Friday, December 30, 2011

Diversion: Poetry that Says Both Hello and Goodbye -- (a) Shara McCallum, (b) Megan Snyder-Camp

A 2011 collection of poems that continues to echo for me, both on the page and via its enclosed marvelous CD, is Shara McCallum's book THIS STRANGE LAND (Alice James Books). McCallum, originally from Jamaica, embeds her poems with multiple tongues -- fragments of Spanish, Creole, and more. Her two earlier books are Song of Thieves and The Water Between Us, and her poems have been widely translated. Their gentle forms, just loose enough for one's own thoughts to permeate, but snug enough for precisely expressed sentences and dialogue, embrace the emotions of love for life and for one's daughter, one's mother, one's lover. I like this stanza from the opening poem, "Psalm for Kingston":

City where Marley sang, Jah would never give the power to a baldhead
   while the baldheads reigned, where my parents chanted
      down Babylon -- Fire! Burn! Jah! Rastafari! Selassie I! --
   where they paid weekly dues, saving for our passages back to Africa,
while in their beds my grandparents slept fitfully, dreaming of America.
And here's the opening from "The Shore":
Then, you turned from me in failing light,
trees startling into sleep,
snow rearranging itself in slender branches.
It is snowing as I re-read those lines, and the rest of the poem grows the way that lines of frost do on a chilled window, revealing a delicate pattern of affection and vision.

McCallum also gives us an exquisite nine-page poem "From the Book of Mothers," a bright lacy network of short fragments that convey the fabric of enduring love, as well as its shadows: "Daughter, is it your aging / or my own I fear most?"

There are some fascinating interviews with McCallum on YouTube, one in her role as director of the Stadler Center for Poetry at Bucknell College, and another as part of Dennis Miller's "Conversations" via Mansfield University.

* * *

Sometimes a book of poems can hit so hard that it takes time before I'm willing to talk about it.

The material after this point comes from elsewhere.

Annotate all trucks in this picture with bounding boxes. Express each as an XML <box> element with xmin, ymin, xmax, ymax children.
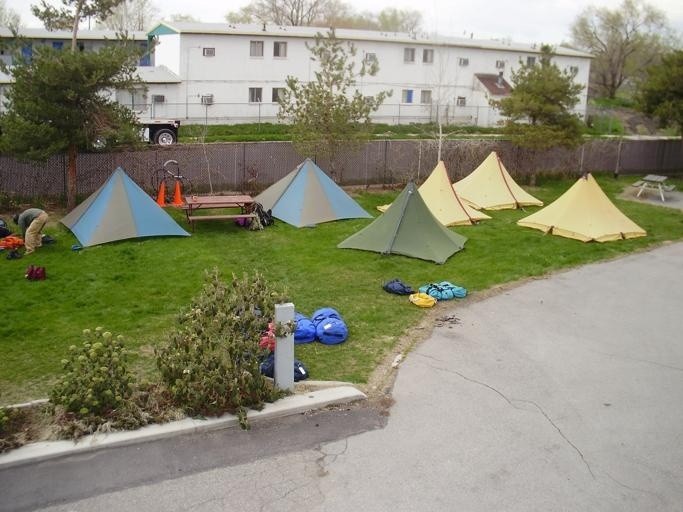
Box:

I've picked up THE FOREST OF SURE THINGS by Megan Snyder-Camp and let it carve its way into my thoughts, then let it go, then picked it up, again and again. It's the kind of book that both wounds and binds. The first section is called "Borrowed Memory" and the narratives in it can make a person weep, as they unveil loss in precise short tales. Phrases from the poems here embed themselves like glass slivers: "The marriage ran under their skin, a rash," or "In this land the children tear their hearts in half."

The second section, "Tether," pulls the losses in closely toward what we cherish most tenderly, and offers some blessings on the bleeding: "May this slipping away protect us, / may the loss of days ease the ones I love / from their anger, that sturdy chair / circled all day by its shadow, without which / a dim sea would come to level our yard, level / as in make right."

The collection won the Tupelo Press/Carzyhorse award for an outstanding first book. I shivered when I noticed that one of its back-cover blurbs was from Lia Purpura, author of King Baby, another collection that has amazed and moved me. Hello, life and love; goodbye, love and life. A new year begins.